__Instruction 1__.
Answer these from the post about writing the Bill novels:
(a) When did the writer's day job role change?
(b) How old was the writer when Bill was created?
(c) Who narrates Red Sand?
__Instruction 2__.
Copy the text of the post about writing the Bill novels between "No doubt you’ve" and "at station platforms.", inclusive.
__Instruction 3__.
According to the post about writing the Bill novels, why could the writer no longer commit to turning up at gigs?

__Article__.
=======
Wrapped up in Fiction : The Madness of Insincerity

No doubt you’ve realised that I haven’t been performing much of late. There are many small reasons for this, though the urge to perform remains as strong as ever, as does the enjoyment I get from it. At the beginning of last year, my day job role changed considerably, which means lots of daily travel and a level of uncertainty as to where I shall be on any particular day. In such a way, without booking days off, (of which I get a modest amount a year), I could not commit to being able to turn up at gigs, and the time that I would normally spend rehearsing, (early mornings before work), was now taken up with early morning trains and waits at station platforms.

On top of this, I now had to spend time away from home in hotels in small towns throughout the south of England, some of which I’d never heard of before. (Midsomer Norton?! They just made that one up, surely!). What this meant was that yes, I had less time to rehearse and faff about with props and learn lines, but it did mean that I had much, much more time to write.

You may know that before I was a performer, I was a writer, and that was all I ever wanted to be. When my school friends dreamed of playing football (or cricket, as I was brought up in Surrey), I only ever wanted to be a published writer and win the Booker Prize instead of the FU Cup.

About three years ago, I started work on a novel which resurrected a character I’d created when I was 12 years old. The character is called Bill. Bill started as a skier who solved crimes in his spare time, (yeah, I know). The first Bill story was written around 1985. By 1990, Bill was now a detective, (his skiing career was over), and I wrote the Bill stories all through my teenage years. I then promptly forgot all about him for thirty years. This new story, Bin, was about Bill’s efforts to get a recycling bin for his new flat, and that’s all that happened in the novel. It was more a test, so that I could get back into writing Bill stories, and seriously, it was like we’d never been apart.

Two years ago, using the tricks I’d learned with Bin, I started a new novel, which I hoped would be a hymn to seaside towns. Red Sand was the result, a novel in which Bill had come down to the seaside to spend time with his old friend Ed, (who was also in those teenage stories), only to find that Ed had gone missing. I’m incredibly happy with Red Sand, particularly its unusual premise in which the whole novel is narrated by Paignton Pier, who is a character in the narrative in their own right.
=======
(Collection entries)
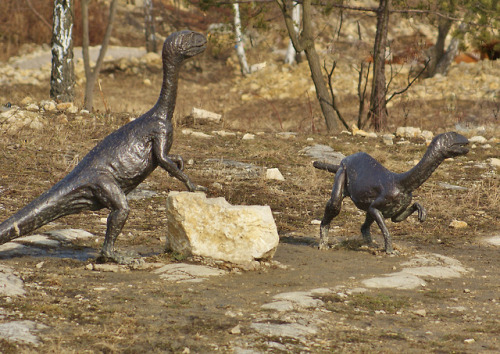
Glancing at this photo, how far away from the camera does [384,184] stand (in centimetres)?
646

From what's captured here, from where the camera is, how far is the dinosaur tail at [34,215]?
5320 mm

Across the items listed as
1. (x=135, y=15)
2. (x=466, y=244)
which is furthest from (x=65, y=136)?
(x=135, y=15)

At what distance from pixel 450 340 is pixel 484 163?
748 cm

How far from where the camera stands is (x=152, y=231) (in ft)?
23.5

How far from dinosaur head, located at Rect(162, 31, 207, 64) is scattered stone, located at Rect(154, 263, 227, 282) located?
1835mm

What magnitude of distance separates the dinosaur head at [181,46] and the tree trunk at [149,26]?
23009mm

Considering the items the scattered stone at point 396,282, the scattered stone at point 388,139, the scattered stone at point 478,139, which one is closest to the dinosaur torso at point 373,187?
the scattered stone at point 396,282

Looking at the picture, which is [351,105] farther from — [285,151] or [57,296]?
[57,296]

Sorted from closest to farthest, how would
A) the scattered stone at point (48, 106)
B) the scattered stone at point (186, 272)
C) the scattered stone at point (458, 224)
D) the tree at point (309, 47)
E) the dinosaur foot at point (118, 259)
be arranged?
the scattered stone at point (186, 272) → the dinosaur foot at point (118, 259) → the scattered stone at point (458, 224) → the scattered stone at point (48, 106) → the tree at point (309, 47)

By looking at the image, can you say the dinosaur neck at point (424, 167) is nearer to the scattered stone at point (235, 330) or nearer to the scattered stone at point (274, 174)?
the scattered stone at point (235, 330)

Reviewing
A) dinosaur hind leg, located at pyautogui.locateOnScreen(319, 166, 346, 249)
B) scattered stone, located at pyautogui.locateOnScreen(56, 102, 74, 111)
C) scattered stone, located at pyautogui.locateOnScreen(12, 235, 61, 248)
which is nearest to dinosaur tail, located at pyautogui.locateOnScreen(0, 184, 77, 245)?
scattered stone, located at pyautogui.locateOnScreen(12, 235, 61, 248)

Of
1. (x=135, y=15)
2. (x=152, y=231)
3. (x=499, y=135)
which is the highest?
(x=135, y=15)

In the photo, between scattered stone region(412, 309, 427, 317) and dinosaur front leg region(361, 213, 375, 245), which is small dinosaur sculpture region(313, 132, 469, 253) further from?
scattered stone region(412, 309, 427, 317)

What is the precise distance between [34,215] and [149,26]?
24.9 meters
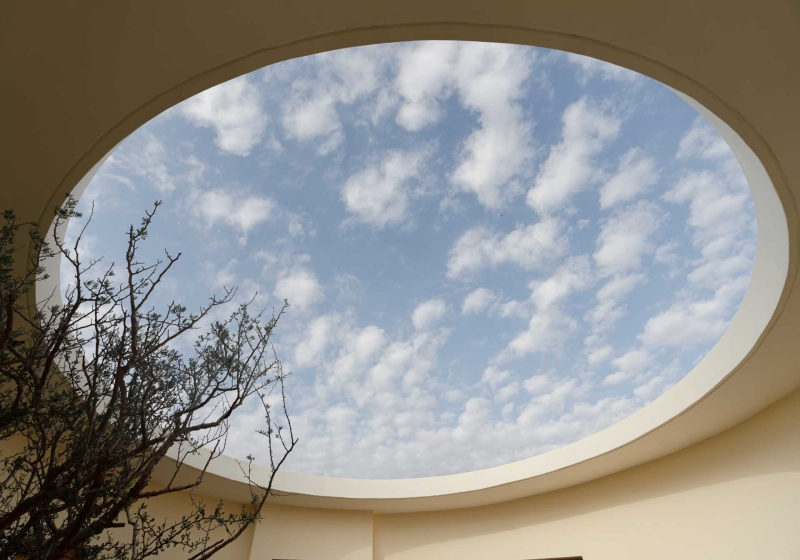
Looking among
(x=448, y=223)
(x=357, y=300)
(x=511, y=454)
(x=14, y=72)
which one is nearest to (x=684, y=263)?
(x=448, y=223)

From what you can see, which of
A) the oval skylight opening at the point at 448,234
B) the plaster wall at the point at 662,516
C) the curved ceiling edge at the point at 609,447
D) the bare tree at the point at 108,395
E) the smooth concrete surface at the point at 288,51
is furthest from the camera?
the plaster wall at the point at 662,516

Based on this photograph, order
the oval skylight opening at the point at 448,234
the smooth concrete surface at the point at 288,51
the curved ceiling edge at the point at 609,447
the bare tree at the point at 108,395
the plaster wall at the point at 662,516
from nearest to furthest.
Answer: the bare tree at the point at 108,395 → the smooth concrete surface at the point at 288,51 → the curved ceiling edge at the point at 609,447 → the oval skylight opening at the point at 448,234 → the plaster wall at the point at 662,516

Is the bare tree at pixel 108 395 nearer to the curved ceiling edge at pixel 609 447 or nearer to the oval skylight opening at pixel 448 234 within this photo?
the curved ceiling edge at pixel 609 447

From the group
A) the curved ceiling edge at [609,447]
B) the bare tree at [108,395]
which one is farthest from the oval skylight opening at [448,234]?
the bare tree at [108,395]

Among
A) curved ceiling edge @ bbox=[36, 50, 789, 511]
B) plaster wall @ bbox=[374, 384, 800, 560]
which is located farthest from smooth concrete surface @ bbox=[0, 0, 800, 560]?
plaster wall @ bbox=[374, 384, 800, 560]

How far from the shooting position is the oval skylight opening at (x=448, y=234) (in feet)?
16.7

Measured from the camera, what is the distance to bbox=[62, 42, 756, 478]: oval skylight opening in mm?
5090

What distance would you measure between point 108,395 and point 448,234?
5518mm

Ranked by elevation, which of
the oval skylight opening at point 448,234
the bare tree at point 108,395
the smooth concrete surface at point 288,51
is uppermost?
the oval skylight opening at point 448,234

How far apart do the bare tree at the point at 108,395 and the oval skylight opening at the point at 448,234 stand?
1.50 meters

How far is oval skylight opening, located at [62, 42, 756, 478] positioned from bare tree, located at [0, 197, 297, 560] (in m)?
1.50

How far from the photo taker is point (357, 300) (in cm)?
764

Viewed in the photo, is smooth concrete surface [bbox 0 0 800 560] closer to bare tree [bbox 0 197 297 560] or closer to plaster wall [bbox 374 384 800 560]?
bare tree [bbox 0 197 297 560]

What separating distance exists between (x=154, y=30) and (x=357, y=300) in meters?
5.32
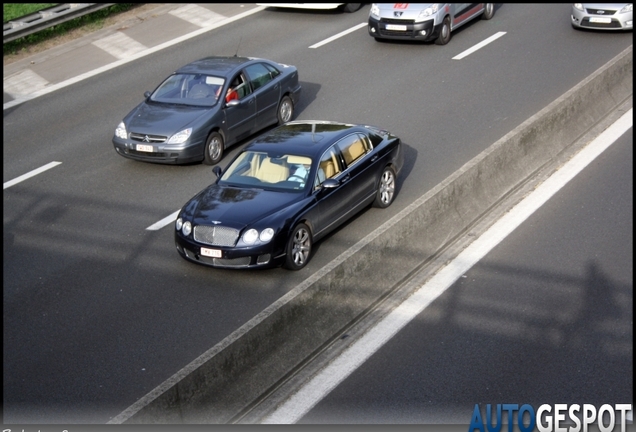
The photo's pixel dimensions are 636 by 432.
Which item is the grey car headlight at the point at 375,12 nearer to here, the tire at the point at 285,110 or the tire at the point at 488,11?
the tire at the point at 488,11

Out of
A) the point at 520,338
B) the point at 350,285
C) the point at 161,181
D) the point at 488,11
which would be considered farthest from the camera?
the point at 488,11

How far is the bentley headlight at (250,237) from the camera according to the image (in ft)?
37.7

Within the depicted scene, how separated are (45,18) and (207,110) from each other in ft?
29.2

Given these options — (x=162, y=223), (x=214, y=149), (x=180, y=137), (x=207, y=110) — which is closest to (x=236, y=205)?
(x=162, y=223)

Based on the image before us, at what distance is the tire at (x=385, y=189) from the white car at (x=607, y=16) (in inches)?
445

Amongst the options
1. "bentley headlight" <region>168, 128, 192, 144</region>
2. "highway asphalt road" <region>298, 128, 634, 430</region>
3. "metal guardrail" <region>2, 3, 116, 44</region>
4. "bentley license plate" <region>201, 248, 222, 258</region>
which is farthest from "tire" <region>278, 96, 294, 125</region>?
"metal guardrail" <region>2, 3, 116, 44</region>

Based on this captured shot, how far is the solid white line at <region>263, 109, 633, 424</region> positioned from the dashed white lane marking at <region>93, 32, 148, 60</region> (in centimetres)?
=======
__Exercise answer 1__.
(a) At the beginning of last year.
(b) 12 years old.
(c) Paignton Pier.

__Exercise answer 2__.
No doubt you’ve realised that I haven’t been performing much of late. There are many small reasons for this, though the urge to perform remains as strong as ever, as does the enjoyment I get from it. At the beginning of last year, my day job role changed considerably, which means lots of daily travel and a level of uncertainty as to where I shall be on any particular day. In such a way, without booking days off, (of which I get a modest amount a year), I could not commit to being able to turn up at gigs, and the time that I would normally spend rehearsing, (early mornings before work), was now taken up with early morning trains and waits at station platforms.

__Exercise answer 3__.
The writer's day job role changed, bringing lots of daily travel and uncertainty about where they would be on any given day. Without booking days off, of which they get only a modest amount a year, they could not be sure of being free for gigs.